Hello,
In the process of trying to get rid of eosd (since it has been announced to be soon deprecated), we would like to report the different issues that remain on our side. Since it was advised to report such issues, here I am with them.
In addition to some random crashes that we have on the client currently in production (very few, one per month in total out of dozens of client), we could find another situation that reproduces systematically. The context is complex, but maybe the backtrace can help to find what is probably a corner-case.
The context is quite complex and specific, but as a beginning, the backtrace provided is this one :
Stack trace (most recent call last) in thread 53015:
#7 Object ", at 0xffffffffffffffff, in
#6 Object "/lib64/libc.so.6, at 0x7fa8dc0d39fc, in clone
#5 Source "pthread_create.c", line 0, in start_thread [0x7fa8dc3aaea4]
#4 Object "/lib64/libfuse.so.2, at 0x7fa8ded17400, in fuse_session_loop
#3 Object "/lib64/libfuse.so.2, at 0x7fa8ded1ab6a, in fuse_reply_iov
#2 Object "/lib64/libfuse.so.2, at 0x7fa8ded1b49b, in fuse_reply_open
#1 Source "/usr/src/debug/eos-4.8.10-1/fusex/eosfuse.cc", line 2751, in [0x4fad0d]
2748: }
2749:
2750: if (Instance().Config().options.rm_rf_protect_levels &&
>2751: isRecursiveRm(req) &&
2752: Instance().mds.calculateDepth(md) <=
2753: Instance().Config().options.rm_rf_protect_levels) {
2754: eos_static_warning("Blocking recursive rm (pid = %d)", fuse_req_ctx(req)->pid);
#0 Source "/usr/src/debug/eos-4.8.10-1/fusex/eosfuse.cc", line 6113, in [0x4dc621]
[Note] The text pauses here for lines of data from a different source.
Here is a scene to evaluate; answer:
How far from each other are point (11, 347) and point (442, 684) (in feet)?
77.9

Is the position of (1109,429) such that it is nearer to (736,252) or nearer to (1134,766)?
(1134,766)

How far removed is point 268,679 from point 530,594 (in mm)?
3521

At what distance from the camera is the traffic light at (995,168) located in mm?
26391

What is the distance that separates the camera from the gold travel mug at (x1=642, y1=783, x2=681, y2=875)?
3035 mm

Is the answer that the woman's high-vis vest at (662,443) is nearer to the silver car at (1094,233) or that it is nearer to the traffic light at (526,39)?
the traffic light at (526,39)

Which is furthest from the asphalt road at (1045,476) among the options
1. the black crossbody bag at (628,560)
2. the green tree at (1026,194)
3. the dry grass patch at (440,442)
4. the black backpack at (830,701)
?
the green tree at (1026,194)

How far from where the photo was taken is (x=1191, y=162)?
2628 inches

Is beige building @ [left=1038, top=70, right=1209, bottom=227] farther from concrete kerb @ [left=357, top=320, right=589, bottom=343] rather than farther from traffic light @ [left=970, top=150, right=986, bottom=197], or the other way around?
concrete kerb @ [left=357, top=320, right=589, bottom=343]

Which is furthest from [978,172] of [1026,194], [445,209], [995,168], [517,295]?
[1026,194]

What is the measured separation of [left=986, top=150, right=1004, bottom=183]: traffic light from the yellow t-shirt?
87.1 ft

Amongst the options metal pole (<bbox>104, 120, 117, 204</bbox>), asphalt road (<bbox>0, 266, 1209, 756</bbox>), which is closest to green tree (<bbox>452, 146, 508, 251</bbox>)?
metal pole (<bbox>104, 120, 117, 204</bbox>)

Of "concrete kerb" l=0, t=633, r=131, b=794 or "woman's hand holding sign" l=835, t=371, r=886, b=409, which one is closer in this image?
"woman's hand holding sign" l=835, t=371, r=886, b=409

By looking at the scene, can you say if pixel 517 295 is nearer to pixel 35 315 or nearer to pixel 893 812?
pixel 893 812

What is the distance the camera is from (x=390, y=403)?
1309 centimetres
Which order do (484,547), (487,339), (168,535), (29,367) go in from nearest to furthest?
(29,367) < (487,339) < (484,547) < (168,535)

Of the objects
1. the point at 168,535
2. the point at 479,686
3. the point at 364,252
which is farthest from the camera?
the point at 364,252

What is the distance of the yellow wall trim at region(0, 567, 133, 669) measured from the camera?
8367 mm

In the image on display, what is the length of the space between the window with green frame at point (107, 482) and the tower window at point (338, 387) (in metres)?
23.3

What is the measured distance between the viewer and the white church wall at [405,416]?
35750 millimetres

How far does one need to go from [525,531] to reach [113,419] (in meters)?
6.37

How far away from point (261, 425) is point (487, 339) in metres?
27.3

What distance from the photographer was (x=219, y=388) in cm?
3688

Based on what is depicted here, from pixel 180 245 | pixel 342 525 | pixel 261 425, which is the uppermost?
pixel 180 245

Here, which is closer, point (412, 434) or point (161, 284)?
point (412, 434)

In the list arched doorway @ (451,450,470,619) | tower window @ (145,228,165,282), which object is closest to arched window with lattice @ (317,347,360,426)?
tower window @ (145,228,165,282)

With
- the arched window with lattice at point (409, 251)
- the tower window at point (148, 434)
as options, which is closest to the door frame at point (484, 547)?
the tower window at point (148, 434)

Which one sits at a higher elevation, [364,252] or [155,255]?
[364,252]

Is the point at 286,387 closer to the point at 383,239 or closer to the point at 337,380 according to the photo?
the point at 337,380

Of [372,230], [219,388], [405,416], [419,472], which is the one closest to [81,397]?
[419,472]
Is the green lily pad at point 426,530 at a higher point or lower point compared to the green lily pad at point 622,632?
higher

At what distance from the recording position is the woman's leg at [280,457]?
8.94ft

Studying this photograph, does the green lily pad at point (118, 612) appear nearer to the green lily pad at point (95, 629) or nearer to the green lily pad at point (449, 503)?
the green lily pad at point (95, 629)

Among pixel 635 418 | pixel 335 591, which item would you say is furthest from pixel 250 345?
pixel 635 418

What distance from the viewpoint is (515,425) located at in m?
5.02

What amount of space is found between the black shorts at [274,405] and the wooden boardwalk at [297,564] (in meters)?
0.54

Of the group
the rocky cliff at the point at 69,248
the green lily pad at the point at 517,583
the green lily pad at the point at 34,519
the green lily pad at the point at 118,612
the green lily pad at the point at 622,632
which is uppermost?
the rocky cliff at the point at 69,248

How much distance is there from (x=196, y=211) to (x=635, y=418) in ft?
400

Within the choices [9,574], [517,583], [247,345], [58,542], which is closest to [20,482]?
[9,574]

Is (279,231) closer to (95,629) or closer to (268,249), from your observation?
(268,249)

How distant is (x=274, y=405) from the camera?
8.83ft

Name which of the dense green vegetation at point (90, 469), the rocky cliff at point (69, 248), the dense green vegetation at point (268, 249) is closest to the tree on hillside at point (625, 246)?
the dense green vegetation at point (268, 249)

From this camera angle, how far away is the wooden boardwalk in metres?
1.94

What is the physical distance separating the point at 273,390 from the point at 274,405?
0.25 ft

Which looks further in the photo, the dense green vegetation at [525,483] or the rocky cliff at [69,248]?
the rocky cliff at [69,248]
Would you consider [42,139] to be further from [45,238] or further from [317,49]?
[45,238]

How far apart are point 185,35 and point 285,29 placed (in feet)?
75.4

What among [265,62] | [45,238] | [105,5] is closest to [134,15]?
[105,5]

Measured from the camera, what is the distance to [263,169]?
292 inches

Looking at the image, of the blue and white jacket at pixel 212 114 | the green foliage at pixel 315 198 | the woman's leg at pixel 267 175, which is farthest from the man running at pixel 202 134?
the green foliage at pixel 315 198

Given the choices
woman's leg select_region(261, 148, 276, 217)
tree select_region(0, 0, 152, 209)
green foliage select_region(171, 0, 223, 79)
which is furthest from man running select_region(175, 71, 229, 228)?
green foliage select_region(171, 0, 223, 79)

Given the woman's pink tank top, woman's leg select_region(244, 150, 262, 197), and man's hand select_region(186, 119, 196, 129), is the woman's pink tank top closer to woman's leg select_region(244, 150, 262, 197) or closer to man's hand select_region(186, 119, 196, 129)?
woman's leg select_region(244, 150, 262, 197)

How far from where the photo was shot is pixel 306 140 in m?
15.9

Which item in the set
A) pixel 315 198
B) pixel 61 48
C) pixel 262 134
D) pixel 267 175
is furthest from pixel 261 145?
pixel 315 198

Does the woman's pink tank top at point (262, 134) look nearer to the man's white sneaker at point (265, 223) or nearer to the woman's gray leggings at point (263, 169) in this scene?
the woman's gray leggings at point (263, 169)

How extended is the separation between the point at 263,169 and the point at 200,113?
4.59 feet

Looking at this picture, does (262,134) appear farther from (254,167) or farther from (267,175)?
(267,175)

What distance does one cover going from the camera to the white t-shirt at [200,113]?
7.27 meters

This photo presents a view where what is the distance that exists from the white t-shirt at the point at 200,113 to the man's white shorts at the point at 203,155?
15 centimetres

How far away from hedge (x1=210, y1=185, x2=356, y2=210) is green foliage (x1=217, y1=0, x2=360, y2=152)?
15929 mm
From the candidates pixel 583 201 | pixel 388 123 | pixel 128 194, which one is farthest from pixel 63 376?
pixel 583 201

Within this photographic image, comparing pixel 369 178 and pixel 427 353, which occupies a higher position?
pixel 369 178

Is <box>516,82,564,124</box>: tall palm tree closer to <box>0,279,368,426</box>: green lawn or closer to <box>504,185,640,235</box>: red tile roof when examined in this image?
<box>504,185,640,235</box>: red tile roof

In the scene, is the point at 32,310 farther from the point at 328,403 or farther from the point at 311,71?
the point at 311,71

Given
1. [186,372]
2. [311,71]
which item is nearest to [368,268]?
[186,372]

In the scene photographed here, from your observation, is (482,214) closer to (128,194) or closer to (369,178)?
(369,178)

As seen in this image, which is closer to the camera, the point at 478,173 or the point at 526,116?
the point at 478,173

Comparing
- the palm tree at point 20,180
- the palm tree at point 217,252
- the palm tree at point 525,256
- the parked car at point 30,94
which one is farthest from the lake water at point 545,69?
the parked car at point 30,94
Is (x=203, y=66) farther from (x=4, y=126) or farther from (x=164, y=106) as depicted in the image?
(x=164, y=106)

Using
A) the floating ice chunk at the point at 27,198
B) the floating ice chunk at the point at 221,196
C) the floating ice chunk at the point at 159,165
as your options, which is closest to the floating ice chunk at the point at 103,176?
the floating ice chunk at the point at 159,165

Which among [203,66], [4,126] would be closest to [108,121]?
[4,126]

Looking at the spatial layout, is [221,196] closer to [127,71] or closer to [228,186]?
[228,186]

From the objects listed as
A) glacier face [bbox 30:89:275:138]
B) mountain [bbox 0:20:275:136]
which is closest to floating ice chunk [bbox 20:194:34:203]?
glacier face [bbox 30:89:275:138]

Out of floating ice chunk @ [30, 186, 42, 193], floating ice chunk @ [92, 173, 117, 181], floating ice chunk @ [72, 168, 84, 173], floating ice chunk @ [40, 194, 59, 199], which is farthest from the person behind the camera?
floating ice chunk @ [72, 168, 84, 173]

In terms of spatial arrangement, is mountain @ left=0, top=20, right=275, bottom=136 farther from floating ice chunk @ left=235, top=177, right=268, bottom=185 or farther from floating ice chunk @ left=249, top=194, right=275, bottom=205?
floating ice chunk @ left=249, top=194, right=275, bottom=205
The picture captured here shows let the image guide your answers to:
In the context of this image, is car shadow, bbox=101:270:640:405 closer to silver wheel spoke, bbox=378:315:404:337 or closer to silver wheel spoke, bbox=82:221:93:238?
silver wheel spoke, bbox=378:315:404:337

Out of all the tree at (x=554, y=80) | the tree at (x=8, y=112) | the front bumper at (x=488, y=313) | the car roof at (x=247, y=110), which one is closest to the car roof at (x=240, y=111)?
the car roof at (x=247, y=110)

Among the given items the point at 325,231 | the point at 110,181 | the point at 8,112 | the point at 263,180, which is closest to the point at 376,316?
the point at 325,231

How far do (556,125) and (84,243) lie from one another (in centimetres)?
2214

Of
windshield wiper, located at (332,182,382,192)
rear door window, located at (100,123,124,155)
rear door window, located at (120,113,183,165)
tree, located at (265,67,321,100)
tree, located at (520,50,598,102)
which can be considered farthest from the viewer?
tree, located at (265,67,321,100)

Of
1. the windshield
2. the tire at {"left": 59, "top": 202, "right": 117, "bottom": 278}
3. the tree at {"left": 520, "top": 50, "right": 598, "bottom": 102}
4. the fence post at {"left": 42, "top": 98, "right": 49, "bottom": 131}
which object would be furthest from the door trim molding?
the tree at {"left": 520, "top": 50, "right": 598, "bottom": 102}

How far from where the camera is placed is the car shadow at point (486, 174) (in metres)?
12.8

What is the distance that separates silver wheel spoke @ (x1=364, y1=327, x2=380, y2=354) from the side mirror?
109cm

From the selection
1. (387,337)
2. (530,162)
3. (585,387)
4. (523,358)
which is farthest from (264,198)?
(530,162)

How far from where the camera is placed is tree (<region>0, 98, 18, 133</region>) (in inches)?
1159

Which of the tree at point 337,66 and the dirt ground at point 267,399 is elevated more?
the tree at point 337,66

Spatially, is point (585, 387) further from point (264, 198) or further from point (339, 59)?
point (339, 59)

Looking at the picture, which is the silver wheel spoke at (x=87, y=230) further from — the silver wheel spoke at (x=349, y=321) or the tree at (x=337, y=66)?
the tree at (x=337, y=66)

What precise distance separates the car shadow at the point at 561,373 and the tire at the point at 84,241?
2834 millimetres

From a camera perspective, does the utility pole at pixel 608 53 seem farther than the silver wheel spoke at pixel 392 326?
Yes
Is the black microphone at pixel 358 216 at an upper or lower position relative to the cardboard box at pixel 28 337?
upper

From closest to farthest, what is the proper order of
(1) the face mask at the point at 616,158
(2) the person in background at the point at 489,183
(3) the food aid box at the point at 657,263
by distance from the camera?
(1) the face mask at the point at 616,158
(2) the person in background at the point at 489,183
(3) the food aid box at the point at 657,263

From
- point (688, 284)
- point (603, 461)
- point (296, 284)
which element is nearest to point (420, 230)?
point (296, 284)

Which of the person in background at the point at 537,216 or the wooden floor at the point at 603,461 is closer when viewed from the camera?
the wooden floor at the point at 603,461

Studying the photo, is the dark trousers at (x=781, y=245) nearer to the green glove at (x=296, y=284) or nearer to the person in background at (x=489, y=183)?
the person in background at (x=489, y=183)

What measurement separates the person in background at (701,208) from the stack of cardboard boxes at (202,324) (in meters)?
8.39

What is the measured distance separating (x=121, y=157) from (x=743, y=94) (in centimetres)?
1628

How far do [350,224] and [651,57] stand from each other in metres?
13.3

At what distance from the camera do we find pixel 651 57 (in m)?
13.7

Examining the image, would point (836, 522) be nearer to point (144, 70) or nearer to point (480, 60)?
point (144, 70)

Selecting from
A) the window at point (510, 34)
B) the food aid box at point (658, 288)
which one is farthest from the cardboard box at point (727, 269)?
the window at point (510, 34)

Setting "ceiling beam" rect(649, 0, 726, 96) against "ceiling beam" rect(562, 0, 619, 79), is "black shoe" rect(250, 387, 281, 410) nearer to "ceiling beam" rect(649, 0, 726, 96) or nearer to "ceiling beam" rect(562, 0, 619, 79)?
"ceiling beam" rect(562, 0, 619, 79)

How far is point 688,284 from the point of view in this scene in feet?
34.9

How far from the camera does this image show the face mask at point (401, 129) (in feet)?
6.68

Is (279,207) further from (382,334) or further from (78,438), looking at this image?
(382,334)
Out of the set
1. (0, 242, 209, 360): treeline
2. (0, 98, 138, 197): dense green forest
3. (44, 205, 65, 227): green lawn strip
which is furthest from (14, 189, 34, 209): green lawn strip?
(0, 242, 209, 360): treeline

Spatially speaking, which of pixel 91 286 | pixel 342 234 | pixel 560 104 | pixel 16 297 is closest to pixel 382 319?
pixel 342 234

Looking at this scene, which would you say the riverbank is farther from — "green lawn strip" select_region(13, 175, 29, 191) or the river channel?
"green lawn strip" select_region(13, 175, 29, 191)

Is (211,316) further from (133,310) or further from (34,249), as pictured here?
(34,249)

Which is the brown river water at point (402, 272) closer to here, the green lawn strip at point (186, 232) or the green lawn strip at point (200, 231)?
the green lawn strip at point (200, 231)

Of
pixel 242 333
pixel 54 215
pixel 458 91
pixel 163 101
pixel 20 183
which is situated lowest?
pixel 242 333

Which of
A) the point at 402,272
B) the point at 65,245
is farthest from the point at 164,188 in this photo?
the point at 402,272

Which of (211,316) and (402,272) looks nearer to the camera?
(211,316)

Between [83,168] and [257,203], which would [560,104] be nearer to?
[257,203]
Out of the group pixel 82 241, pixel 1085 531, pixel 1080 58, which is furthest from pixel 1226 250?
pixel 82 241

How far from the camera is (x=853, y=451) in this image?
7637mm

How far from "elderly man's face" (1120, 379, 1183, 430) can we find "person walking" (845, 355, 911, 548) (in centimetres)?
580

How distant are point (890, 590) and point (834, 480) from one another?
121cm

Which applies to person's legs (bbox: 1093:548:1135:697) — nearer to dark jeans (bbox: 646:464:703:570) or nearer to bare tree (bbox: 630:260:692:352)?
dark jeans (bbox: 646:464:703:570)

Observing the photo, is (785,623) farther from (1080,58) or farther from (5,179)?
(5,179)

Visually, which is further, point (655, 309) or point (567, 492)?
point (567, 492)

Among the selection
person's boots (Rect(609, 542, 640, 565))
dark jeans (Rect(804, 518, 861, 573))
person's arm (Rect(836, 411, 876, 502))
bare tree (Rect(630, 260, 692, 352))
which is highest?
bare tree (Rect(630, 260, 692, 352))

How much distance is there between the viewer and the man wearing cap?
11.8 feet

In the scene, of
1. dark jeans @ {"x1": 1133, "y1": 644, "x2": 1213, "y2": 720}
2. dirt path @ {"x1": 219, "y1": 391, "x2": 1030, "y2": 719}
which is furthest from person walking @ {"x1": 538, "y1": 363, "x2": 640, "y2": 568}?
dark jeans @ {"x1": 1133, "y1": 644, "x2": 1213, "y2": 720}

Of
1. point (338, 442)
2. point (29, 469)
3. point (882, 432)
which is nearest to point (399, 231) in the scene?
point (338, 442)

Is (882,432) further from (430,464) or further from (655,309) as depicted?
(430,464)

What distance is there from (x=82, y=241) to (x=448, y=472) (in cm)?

6110: ProcessSnapshot snapshot = fusexrdlogin::processCache->retrieve(ctx->pid,
6111: ctx->uid, ctx->gid, false);
6112:
>6113: if (snapshot->getProcessInfo().getRmInfo().isRm() &&
6114: snapshot->getProcessInfo().getRmInfo().isRecursive()) {
6115: bool result = true;
Segmentation fault (Address not mapped to object [0x1])
# umounthandler: executing fusermount -u -z /mnt/eos/jeodpp# umounthandler: sighandler received signal 11 - emitting signal 11 again
This was done with v 4.8.10, but also with latest v4.8.40 (with debuginfo installed) we get the same behaviour :
Stack trace (most recent call last) in thread 39253:
#7 Object ", at 0xffffffffffffffff, in
#6 Object "/lib64/libc.so.6, at 0x7fb45d2d79fc, in clone
#5 Source "pthread_create.c", line 0, in start_thread [0x7fb45d5aeea4]
#4 Object "/lib64/libfuse.so.2, at 0x7fb45ff1b400, in fuse_session_loop
#3 Object "/lib64/libfuse.so.2, at 0x7fb45ff1eb6a, in fuse_reply_iov
#2 Object "/lib64/libfuse.so.2, at 0x7fb45ff1f49b, in fuse_reply_open
#1 Source "/root/rpmbuild/BUILD/eos-4.8.40-1/fusex/eosfuse.cc", line 2812, in EosFuse::opendir(fuse_req*, unsigned long, fuse_file_info*) [0x4fc263]
#0 Source "/root/rpmbuild/BUILD/eos-4.8.40-1/fusex/eosfuse.cc", line 6237, in EosFuse::isRecursiveRm(fuse_req*, bool, bool) [0x4dca81]
Segmentation fault (Address not mapped to object [0x1])
# umounthandler: executing fusermount -u -z /mnt/eos/jeodpp
# umounthandler: sighandler received signal 11 - emitting signal 11 again
This backtrace helped us figure out that when running without option rm-rf-protect-levels
(or with value 0) the crash doesn’t occur, maybe it can help you find out why, and if this can be fixed to work with this option (we like the idea of having it enabled)
Now if important, the context : the program QGis (graphical interface) runs inside a container in which different subfolders of the same eosxd client are binded (like /eos/jeodpp/data, /eos/jeodpp/home, etc). Opening (in readmode) some raster data (Gdal VRT file) with QGis (this triggers the opening of several GeoTIFF files referenced by the mainfile), this will automatically crash it.
Interessingly, when we bind only once the full eos mount /eos/jeodpp inside the container, this doesn’t occur. This is a specific setup which is probably difficult to reproduce on your side, but if we can provide some extra info, let us know. Up to now, we didn’t observe this behavior with any other software than qgis, and we have many other cases that uses gdal libraries to open such files and never observed that. Probably gdql on qgis has an issue, but it would be nice if access to such file could fail without crashing.